Patients being let downDoctors must report reactions, says BMA
11 May 2006
A quarter of a million patients are admitted to hospital each year after suffering an unexpected reaction to a drug, a report reveals today.
Serious reactions to medicines can include sudden death, respiratory failure and a heart attack.
But some doctors are failing to report such incidents to the medicines watchdog, says the British Medical Association (BMA).
The BMA is calling on healthcare professionals to step up action on unwanted or harmful effects of drugs, saying these reactions are 'significantly under-reported'. A study highlighted by the BMA's report found that only 10 per cent of serious reactions are reported.
A different study, in 2004, found that 6.5 per cent of people admitted to hospital had reacted badly to a drug and that in 80 per cent of these cases, the reaction led to the admission. It also found that 2 per cent of patients admitted to hospital with such a reaction died.
The BMA report, Reporting Adverse Drug Reactions: A Guide for Healthcare Professionals, says the issue is costing health services GBP 466 million.
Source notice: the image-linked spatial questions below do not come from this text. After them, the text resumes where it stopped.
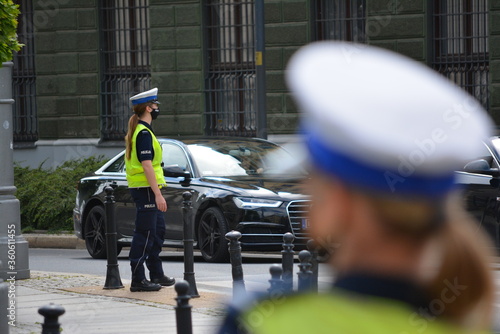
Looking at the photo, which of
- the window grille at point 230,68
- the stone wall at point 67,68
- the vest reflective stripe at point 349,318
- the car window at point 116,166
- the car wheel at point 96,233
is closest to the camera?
the vest reflective stripe at point 349,318

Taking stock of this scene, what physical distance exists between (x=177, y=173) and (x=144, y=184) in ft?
9.06

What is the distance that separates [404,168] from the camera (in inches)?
49.6

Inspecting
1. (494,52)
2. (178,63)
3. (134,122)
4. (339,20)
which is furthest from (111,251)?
(178,63)

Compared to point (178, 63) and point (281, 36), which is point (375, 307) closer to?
point (281, 36)

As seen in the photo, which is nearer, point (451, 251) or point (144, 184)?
point (451, 251)

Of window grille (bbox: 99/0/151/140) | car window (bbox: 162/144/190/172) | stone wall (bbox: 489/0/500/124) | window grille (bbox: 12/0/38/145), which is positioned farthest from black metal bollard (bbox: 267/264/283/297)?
window grille (bbox: 12/0/38/145)

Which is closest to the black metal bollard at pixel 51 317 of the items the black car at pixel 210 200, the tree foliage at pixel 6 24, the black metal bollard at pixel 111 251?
the tree foliage at pixel 6 24

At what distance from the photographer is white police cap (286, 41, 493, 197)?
1.24 metres

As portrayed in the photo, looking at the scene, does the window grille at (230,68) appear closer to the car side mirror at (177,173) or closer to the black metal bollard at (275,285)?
the car side mirror at (177,173)

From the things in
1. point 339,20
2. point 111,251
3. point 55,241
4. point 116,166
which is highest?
point 339,20

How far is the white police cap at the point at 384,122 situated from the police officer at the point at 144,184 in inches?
349

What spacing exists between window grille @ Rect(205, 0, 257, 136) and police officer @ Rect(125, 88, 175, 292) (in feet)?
38.0

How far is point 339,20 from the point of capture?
69.6 feet

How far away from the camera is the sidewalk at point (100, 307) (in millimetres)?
8398
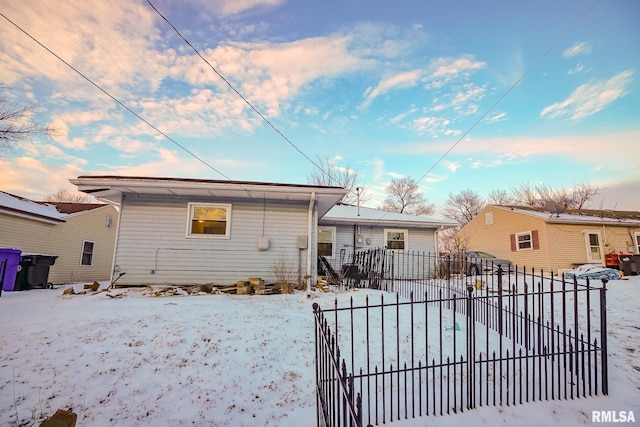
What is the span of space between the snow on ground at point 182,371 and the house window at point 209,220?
12.1 ft

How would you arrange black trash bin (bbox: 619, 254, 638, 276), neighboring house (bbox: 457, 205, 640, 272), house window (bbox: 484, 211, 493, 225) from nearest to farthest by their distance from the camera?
1. black trash bin (bbox: 619, 254, 638, 276)
2. neighboring house (bbox: 457, 205, 640, 272)
3. house window (bbox: 484, 211, 493, 225)

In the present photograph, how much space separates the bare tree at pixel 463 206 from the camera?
4144 cm

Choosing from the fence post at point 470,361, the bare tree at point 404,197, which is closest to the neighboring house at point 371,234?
the fence post at point 470,361

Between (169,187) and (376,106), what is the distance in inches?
352

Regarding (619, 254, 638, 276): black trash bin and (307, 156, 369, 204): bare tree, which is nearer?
(619, 254, 638, 276): black trash bin

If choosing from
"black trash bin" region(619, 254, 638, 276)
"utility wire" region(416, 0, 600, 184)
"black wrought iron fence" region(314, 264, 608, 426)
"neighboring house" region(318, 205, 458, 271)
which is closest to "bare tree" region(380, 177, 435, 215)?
"neighboring house" region(318, 205, 458, 271)

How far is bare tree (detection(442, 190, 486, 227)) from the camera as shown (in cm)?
4144

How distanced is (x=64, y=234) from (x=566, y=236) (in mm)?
27117

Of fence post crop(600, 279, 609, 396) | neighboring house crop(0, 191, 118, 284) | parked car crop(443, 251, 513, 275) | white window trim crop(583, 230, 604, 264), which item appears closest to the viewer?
fence post crop(600, 279, 609, 396)

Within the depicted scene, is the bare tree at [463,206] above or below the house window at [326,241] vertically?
above

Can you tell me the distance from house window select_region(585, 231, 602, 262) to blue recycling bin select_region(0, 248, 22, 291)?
85.1 feet

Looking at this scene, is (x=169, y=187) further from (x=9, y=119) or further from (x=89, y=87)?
(x=9, y=119)

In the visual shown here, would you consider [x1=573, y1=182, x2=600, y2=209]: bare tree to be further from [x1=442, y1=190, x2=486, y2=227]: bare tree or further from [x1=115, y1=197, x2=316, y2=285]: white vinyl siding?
[x1=115, y1=197, x2=316, y2=285]: white vinyl siding

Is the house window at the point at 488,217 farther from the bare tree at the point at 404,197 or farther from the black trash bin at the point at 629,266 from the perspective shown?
the bare tree at the point at 404,197
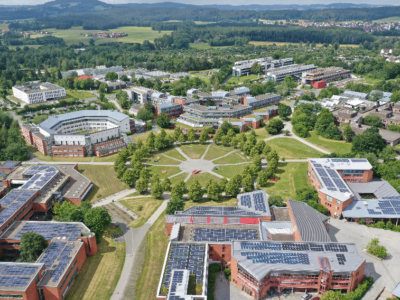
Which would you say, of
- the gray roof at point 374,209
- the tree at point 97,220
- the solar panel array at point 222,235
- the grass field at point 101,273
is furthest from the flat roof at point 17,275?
the gray roof at point 374,209

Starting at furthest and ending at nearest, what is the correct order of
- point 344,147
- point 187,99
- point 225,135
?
point 187,99 < point 225,135 < point 344,147

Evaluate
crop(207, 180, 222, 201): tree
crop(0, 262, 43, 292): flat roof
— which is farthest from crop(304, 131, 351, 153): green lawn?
crop(0, 262, 43, 292): flat roof

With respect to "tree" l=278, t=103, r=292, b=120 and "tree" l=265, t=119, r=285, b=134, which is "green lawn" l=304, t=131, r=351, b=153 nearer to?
"tree" l=265, t=119, r=285, b=134

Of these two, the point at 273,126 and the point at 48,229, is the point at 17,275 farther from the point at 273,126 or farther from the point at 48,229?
the point at 273,126

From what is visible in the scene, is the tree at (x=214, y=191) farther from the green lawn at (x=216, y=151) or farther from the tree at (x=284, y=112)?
the tree at (x=284, y=112)

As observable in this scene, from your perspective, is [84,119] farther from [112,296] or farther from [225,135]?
[112,296]

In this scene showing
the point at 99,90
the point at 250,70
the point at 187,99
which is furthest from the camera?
the point at 250,70

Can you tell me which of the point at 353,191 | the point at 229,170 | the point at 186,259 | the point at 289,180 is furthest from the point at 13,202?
the point at 353,191

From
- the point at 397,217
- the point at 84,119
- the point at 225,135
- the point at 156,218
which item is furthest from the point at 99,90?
the point at 397,217

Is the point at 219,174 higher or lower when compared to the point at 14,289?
lower
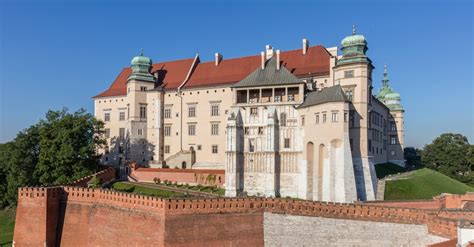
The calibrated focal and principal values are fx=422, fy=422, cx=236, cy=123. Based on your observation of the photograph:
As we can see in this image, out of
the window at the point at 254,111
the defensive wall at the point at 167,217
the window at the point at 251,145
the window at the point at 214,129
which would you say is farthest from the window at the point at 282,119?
the defensive wall at the point at 167,217

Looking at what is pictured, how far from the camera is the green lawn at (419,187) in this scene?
123ft

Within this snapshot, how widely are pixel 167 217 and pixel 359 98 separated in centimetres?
2056

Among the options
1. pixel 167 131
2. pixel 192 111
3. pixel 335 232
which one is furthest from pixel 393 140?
pixel 335 232

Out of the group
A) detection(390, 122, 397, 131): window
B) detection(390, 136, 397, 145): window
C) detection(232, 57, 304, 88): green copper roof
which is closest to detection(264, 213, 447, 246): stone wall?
detection(232, 57, 304, 88): green copper roof

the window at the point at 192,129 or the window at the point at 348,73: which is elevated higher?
the window at the point at 348,73

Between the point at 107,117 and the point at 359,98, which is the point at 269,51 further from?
the point at 107,117

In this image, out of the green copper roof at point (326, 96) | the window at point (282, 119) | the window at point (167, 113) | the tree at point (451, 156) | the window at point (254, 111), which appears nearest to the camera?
the green copper roof at point (326, 96)

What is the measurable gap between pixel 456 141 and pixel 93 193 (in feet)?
201

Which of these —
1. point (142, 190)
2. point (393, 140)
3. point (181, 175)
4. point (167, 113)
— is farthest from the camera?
point (393, 140)

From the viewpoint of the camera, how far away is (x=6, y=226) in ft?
138

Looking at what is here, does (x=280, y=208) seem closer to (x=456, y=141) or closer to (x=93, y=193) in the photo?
(x=93, y=193)

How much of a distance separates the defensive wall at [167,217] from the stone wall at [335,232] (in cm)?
16

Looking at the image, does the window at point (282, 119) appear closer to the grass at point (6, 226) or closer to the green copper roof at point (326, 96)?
the green copper roof at point (326, 96)

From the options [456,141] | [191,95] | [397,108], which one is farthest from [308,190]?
[456,141]
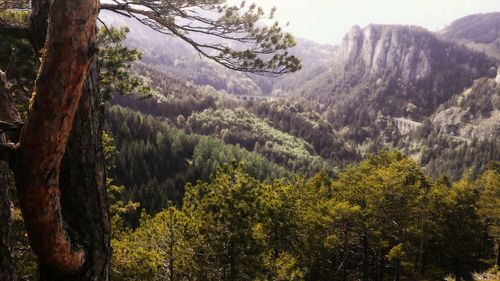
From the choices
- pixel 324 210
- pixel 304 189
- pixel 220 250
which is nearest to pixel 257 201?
pixel 220 250

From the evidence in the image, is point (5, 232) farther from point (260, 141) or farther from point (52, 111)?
point (260, 141)

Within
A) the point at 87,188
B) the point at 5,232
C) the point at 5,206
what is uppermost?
the point at 87,188

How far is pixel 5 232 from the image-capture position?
4438 millimetres

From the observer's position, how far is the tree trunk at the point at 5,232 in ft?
14.1

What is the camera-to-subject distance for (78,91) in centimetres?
311

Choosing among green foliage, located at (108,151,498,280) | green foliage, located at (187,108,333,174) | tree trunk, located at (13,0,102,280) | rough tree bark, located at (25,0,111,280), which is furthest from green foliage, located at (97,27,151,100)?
green foliage, located at (187,108,333,174)

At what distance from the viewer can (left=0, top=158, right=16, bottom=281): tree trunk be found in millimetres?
4305

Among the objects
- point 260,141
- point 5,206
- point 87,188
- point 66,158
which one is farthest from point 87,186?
point 260,141

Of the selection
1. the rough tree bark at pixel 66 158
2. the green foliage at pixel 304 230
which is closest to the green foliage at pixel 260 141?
the green foliage at pixel 304 230

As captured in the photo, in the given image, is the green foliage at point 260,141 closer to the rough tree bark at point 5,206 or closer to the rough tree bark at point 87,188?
the rough tree bark at point 5,206

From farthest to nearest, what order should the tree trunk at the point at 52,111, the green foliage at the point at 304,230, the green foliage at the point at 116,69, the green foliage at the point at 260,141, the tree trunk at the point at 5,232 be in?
the green foliage at the point at 260,141 → the green foliage at the point at 304,230 → the green foliage at the point at 116,69 → the tree trunk at the point at 5,232 → the tree trunk at the point at 52,111

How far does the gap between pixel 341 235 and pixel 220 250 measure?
14003 millimetres

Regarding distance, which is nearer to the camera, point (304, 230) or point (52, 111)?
point (52, 111)

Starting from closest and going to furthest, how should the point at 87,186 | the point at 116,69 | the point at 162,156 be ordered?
the point at 87,186 < the point at 116,69 < the point at 162,156
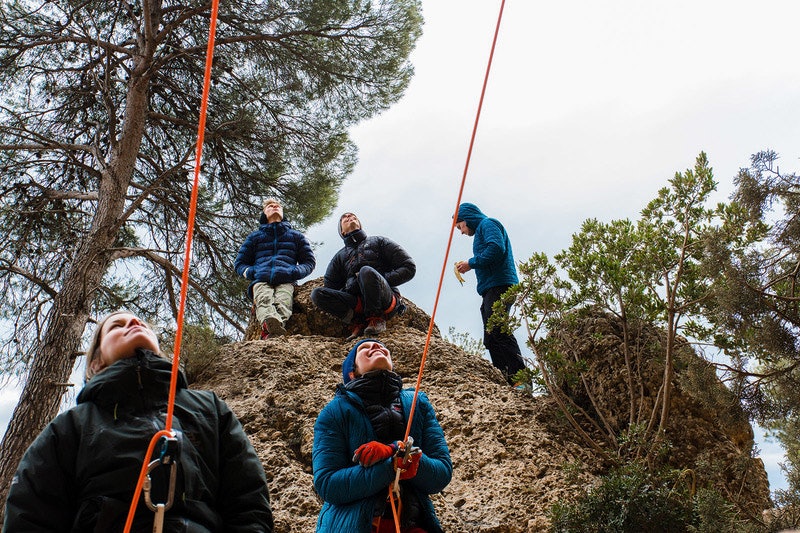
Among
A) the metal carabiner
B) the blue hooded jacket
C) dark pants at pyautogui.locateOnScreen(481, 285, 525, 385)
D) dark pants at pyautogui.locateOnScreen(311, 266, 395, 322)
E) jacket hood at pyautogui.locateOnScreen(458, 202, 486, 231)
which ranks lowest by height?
the metal carabiner

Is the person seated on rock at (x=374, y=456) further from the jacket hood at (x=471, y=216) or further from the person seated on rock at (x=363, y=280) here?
the jacket hood at (x=471, y=216)

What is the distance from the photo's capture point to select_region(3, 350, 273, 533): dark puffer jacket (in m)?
2.15

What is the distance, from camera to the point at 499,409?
5582 mm

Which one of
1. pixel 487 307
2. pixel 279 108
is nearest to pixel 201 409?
pixel 487 307

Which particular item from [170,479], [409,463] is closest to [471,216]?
[409,463]

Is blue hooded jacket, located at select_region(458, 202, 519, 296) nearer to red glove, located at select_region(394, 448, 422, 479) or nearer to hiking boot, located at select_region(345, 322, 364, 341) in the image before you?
hiking boot, located at select_region(345, 322, 364, 341)

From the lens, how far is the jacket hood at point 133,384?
238cm

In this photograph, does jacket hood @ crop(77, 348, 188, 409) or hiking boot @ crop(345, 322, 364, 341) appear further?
hiking boot @ crop(345, 322, 364, 341)

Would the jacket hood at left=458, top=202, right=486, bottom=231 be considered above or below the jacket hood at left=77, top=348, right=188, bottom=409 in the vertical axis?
above

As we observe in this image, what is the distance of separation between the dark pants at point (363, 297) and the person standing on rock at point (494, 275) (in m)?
0.77

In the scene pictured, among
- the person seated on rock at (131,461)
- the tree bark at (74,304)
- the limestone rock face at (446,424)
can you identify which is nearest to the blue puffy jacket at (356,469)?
the person seated on rock at (131,461)

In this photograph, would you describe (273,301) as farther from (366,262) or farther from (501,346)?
(501,346)

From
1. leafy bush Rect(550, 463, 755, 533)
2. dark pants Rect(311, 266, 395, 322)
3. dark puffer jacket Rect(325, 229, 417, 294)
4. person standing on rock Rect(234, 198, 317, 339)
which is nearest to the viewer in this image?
leafy bush Rect(550, 463, 755, 533)

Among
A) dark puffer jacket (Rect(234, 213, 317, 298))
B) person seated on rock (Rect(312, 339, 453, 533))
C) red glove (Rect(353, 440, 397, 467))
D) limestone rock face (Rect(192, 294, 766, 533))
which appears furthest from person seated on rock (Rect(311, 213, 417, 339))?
red glove (Rect(353, 440, 397, 467))
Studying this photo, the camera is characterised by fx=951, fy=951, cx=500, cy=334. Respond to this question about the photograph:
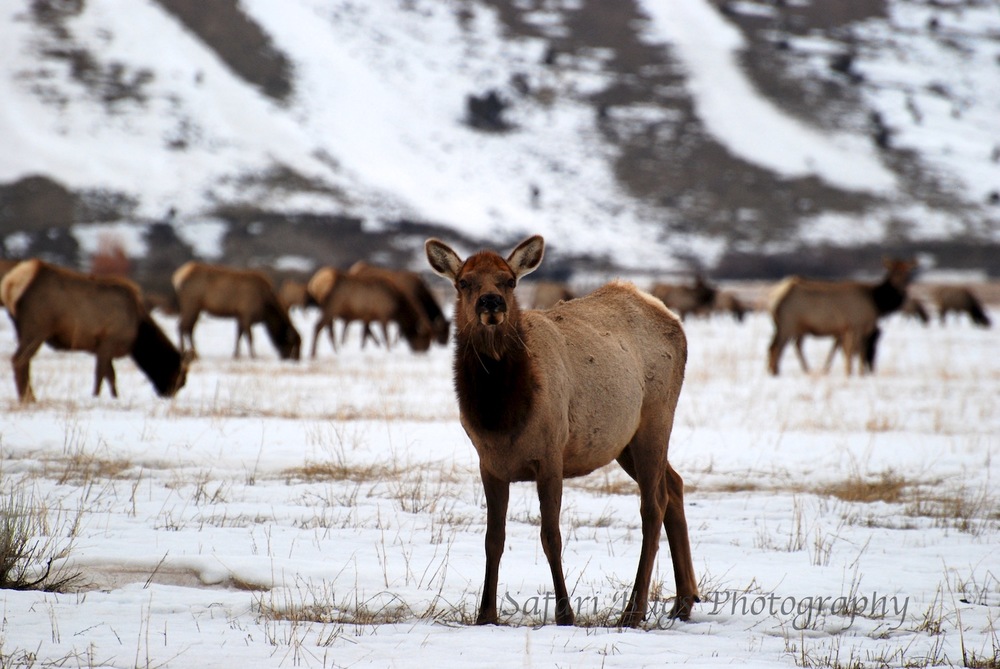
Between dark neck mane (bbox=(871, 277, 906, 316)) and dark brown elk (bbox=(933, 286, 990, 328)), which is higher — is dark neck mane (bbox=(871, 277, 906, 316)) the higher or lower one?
the higher one

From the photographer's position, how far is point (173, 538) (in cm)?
590

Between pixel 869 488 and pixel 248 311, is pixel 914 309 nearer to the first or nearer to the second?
pixel 248 311

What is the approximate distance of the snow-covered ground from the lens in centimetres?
436

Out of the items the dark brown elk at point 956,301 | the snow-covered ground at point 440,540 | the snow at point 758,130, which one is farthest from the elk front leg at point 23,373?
the snow at point 758,130

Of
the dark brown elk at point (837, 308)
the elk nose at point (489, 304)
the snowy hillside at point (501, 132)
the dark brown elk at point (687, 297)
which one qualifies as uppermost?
the elk nose at point (489, 304)

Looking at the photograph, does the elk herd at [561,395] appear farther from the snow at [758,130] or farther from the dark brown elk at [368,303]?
the snow at [758,130]

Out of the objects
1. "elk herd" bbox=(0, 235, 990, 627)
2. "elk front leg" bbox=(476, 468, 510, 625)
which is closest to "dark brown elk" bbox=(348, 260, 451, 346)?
"elk herd" bbox=(0, 235, 990, 627)

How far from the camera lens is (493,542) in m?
4.73

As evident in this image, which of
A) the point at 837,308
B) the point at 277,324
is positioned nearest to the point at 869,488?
the point at 837,308

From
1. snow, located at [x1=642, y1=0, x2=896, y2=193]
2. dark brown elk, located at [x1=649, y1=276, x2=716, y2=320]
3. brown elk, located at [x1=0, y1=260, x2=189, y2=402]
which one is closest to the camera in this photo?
brown elk, located at [x1=0, y1=260, x2=189, y2=402]

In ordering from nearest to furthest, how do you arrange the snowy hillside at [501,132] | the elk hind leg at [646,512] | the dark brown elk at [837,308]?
1. the elk hind leg at [646,512]
2. the dark brown elk at [837,308]
3. the snowy hillside at [501,132]

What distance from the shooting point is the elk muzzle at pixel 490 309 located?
15.4 feet

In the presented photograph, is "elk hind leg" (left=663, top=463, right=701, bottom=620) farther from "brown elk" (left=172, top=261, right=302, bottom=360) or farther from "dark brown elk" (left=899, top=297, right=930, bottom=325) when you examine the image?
"dark brown elk" (left=899, top=297, right=930, bottom=325)

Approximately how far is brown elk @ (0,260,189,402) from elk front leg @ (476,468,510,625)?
29.5ft
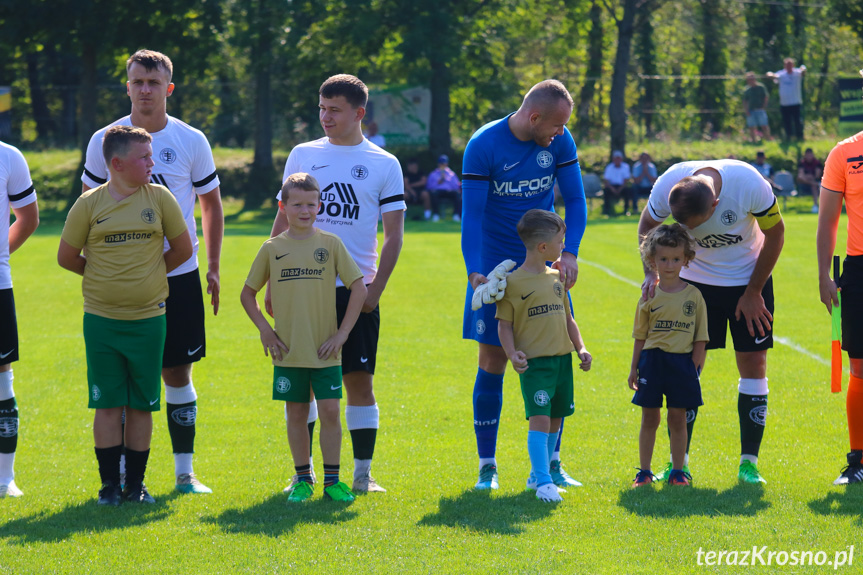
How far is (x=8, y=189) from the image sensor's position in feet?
17.1

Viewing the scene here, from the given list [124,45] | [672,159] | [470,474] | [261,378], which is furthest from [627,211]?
[470,474]

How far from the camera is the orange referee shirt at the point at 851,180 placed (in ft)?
17.1

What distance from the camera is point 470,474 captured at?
5656 millimetres

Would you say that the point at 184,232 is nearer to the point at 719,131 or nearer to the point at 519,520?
the point at 519,520

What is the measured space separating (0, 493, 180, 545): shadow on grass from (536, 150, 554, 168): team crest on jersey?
8.63 ft

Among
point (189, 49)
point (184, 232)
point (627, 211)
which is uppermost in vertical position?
point (189, 49)

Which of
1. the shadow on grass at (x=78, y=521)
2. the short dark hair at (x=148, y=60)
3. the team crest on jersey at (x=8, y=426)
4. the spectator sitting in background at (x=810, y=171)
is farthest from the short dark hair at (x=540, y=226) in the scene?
the spectator sitting in background at (x=810, y=171)

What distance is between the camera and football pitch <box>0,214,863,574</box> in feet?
12.9

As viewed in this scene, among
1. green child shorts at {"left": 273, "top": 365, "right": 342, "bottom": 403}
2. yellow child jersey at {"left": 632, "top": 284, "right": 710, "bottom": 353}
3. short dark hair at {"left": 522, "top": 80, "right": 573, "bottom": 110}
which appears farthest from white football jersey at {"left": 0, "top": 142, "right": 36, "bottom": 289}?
yellow child jersey at {"left": 632, "top": 284, "right": 710, "bottom": 353}

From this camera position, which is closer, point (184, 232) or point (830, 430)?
point (184, 232)

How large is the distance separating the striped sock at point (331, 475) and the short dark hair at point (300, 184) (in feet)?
4.54

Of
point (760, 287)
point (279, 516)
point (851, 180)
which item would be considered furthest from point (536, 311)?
point (851, 180)

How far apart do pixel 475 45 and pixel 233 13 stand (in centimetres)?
852

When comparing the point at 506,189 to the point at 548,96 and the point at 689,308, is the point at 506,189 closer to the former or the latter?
the point at 548,96
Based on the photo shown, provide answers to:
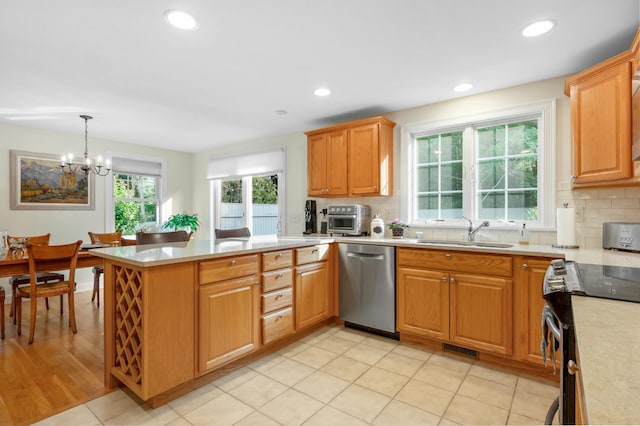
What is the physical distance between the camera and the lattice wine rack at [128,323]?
1.90 m

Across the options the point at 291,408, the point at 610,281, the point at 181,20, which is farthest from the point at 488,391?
the point at 181,20

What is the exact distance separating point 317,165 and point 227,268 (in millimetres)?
2020

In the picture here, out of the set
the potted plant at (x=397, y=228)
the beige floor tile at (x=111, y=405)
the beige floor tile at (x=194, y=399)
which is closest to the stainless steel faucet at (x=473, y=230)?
the potted plant at (x=397, y=228)

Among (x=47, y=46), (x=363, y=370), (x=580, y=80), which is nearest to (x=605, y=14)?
(x=580, y=80)

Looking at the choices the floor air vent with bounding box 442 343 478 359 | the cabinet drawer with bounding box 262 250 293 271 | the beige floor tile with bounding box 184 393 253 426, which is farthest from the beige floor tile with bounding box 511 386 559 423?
the cabinet drawer with bounding box 262 250 293 271

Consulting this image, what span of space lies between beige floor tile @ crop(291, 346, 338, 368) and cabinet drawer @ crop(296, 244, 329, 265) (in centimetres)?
76

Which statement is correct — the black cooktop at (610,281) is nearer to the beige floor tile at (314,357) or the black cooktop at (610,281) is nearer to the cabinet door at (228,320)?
the beige floor tile at (314,357)

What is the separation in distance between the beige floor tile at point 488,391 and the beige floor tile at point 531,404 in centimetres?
4

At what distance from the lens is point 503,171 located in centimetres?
308

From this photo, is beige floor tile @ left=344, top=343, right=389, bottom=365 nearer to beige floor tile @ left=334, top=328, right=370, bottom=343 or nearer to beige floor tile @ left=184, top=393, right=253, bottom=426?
beige floor tile @ left=334, top=328, right=370, bottom=343

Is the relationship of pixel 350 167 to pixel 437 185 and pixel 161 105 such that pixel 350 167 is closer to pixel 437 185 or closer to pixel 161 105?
pixel 437 185

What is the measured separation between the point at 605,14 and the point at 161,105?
3782 millimetres

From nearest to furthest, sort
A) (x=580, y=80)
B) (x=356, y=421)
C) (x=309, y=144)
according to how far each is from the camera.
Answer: (x=356, y=421) → (x=580, y=80) → (x=309, y=144)

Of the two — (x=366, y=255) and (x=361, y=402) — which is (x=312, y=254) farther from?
(x=361, y=402)
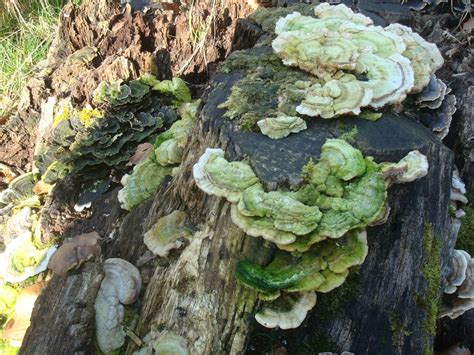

Dr Vivienne Nathanson, from the BMA, said: 'Doctors have a professional duty to report all adverse drug reactions, especially if children or the elderly are involved. Unfortunately, too many health professionals are confused about reporting procedures.'
Kate Webb, Which?'s Senior Policy Advisor on health, said: 'We support the BMA call for greater feedback from all health professionals, not just doctors, on adverse reactions to medicines. But we also know that consumers can play a key role in reporting directly to the MHRA, as shown by this week's news of the expert review of the contraceptive pill Dianette. The experiences of consumers are valuable, and Which? wants to see wider encouragement of direct patient reporting to the Yellow Card Scheme.'
Healthcare professionals and patients can make electronic Yellow Card reports at www.yellowcard.gov.uk or by calling the Yellow Card hotline 0808 100 3352.